Page text:
The VSSN Day Conference on 16 May 2007 was hosted by London South Bank University at the Keyworth Centre. Alex Murdock (Head of the Centre for Government and Charity Management) welcomed participants and chaired the morning session.

The first paper was given by Sylke Schnepf from Southampton University who presented early findings from her research looking at the profile of people who donate to charities involved in overseas development (including gender, education and income). The discussion which followed Sylke’s presentations highlighted how difficult it was to understand people’s motivations for giving to particular causes. Her final report is due out in July.

The next paper was presented by Mike Aiken from the Open University and IVAR. Mike’s paper was an exploratory paper examining the implications of local voluntary organisations delivering contracts to agencies from either the third sector or the private sector. Mike examined more specifically the potential challenges of sector hybridisation. This raised interesting comments from the audience around the notions of distinctiveness and added value.

[Data entries]

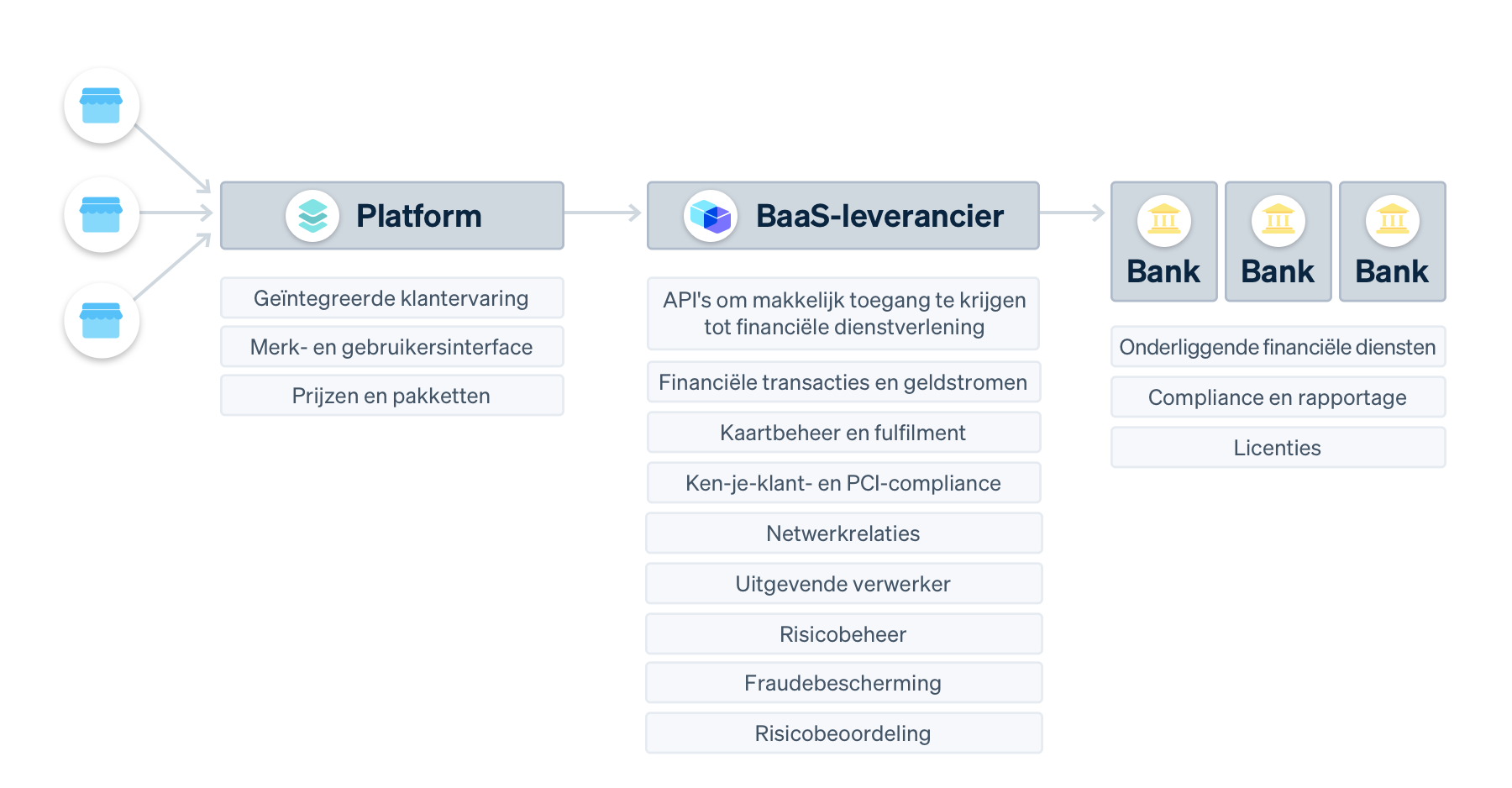 Platform

Geïntegreerde klantervaring

Merk- en gebruikersinterface

Prijzen en pakketten

BaaS-leverancier

API's om makkelijk toegang te krijgen tot financiële dienstverlening

Financiële transacties en geldstromen

Kaartbeheer en fulfilment

Ken-je-klant- en PCI-compliance

Netwerkrelaties

Uitgevende verwerker

Risicobeheer

Fraudebescherming

Risicobeoordeling

Bank

Bank

Bank

Onderliggende financiële diensten

Compliance en rapportage

Licenties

Exercise aim: In the conference report, which university hosted the VSSN Day Conference on 16 May 2007?

Solution to this exercise: London South Bank University hosted it, at the Keyworth Centre.